Phoenix suddenly led, 110–109, with just five seconds left, and the team looked poised to win their third straight game and grab a 3-to-2 edge in the series. John Havlicek (already of "Havlicek Stole the Ball" fame) responded with a drive and a leaning one-hander in traffic, that he banked in off the glass (his first basket since the first quarter), putting Boston in front 111–110 as the horn sounded. The fans then poured onto the court to celebrate Boston's apparent victory. The Celtics returned to their locker room. According to CBS guest analyst and Golden State Warriors forward Rick Barry, the ball went through the hoop with two seconds left and the clock should have been stopped. The officials apparently felt the same, and ordered the Celtics back onto the floor, continuing the game.

During the ensuing pandemonium, a fan attacked referee Richie Powers and other fans turned over one of the scorer's tables. After clearing the court (the fan who attacked Powers was arrested and the fans who overturned the scorer's table were ejected) and getting the Celtics back on the floor, the officials put one second back on the clock. Still, Phoenix's chances seemed slim, as they had the ball under their own basket with a second left. Then Paul Westphal of the Suns signaled for a time out that the Suns did not have. Although this resulted in a technical foul being called on Westphal, the play was critical for Phoenix, because the rules at the time gave Phoenix the same advantage (save for the technical foul shot) that they would have had with timeouts remaining to use; namely, possession of the ball at half court. Boston's Jo Jo White made the technical free throw, increasing Boston's lead to 112–110.

################

◆ **Stated goal 1**
Duplicate the passage on the Phoenix–Boston game in full, word for word.

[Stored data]

################

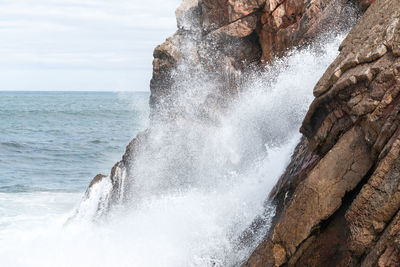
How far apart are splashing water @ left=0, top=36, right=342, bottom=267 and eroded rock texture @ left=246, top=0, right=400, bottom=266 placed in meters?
1.09

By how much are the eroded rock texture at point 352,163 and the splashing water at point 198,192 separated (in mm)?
1086

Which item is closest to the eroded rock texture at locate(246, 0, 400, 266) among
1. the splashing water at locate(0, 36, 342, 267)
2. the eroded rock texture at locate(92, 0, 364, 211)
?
the splashing water at locate(0, 36, 342, 267)

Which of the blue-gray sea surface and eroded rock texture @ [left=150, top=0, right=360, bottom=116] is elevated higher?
eroded rock texture @ [left=150, top=0, right=360, bottom=116]

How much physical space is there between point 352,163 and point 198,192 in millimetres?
5053

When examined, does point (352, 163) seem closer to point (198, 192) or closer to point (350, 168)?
point (350, 168)

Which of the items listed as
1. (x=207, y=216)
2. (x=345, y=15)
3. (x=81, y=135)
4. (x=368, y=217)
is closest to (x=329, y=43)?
(x=345, y=15)

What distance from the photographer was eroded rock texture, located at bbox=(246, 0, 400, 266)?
4312 mm

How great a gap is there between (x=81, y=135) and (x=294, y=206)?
27.9m

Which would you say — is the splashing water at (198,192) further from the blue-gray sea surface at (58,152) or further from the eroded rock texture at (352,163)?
the blue-gray sea surface at (58,152)

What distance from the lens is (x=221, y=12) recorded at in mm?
11180

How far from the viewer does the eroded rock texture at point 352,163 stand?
4.31 metres

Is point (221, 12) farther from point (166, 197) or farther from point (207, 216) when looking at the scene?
point (207, 216)

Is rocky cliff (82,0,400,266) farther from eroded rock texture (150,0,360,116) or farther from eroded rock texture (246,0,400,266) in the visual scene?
eroded rock texture (150,0,360,116)

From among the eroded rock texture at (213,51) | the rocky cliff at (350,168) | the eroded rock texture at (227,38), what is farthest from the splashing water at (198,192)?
the rocky cliff at (350,168)
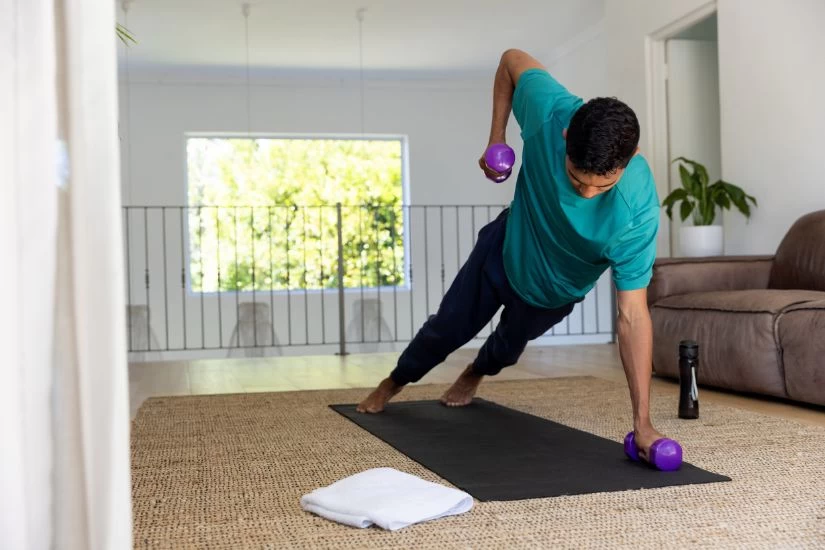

################

◆ **Stated goal 2**
Give the entries in the stored data, starting at the line that contains "From among the" and ending at the last entry, as a two-column CSV with the columns input and output, one row per entry and each value in a single quoted field with its line breaks turned into spaces. Leave the pictures out.

◆ **Right answer 1**
Phoenix suddenly led, 110–109, with just five seconds left, and the team looked poised to win their third straight game and grab a 3-to-2 edge in the series. John Havlicek (already of "Havlicek Stole the Ball" fame) responded with a drive and a leaning one-hander in traffic, that he banked in off the glass (his first basket since the first quarter), putting Boston in front 111–110 as the horn sounded. The fans then poured onto the court to celebrate Boston's apparent victory. The Celtics returned to their locker room. According to CBS guest analyst and Golden State Warriors forward Rick Barry, the ball went through the hoop with two seconds left and the clock should have been stopped. The officials apparently felt the same, and ordered the Celtics back onto the floor, continuing the game.

During the ensuing pandemonium, a fan attacked referee Richie Powers and other fans turned over one of the scorer's tables. After clearing the court (the fan who attacked Powers was arrested and the fans who overturned the scorer's table were ejected) and getting the Celtics back on the floor, the officials put one second back on the clock. Still, Phoenix's chances seemed slim, as they had the ball under their own basket with a second left. Then Paul Westphal of the Suns signaled for a time out that the Suns did not have. Although this resulted in a technical foul being called on Westphal, the play was critical for Phoenix, because the rules at the time gave Phoenix the same advantage (save for the technical foul shot) that they would have had with timeouts remaining to use; namely, possession of the ball at half court. Boston's Jo Jo White made the technical free throw, increasing Boston's lead to 112–110.

◆ **Right answer 2**
input,output
"From among the eroded rock texture at (213,51) | the rocky cliff at (350,168) | the eroded rock texture at (227,38), what is farthest from the splashing water at (198,192)?","the rocky cliff at (350,168)"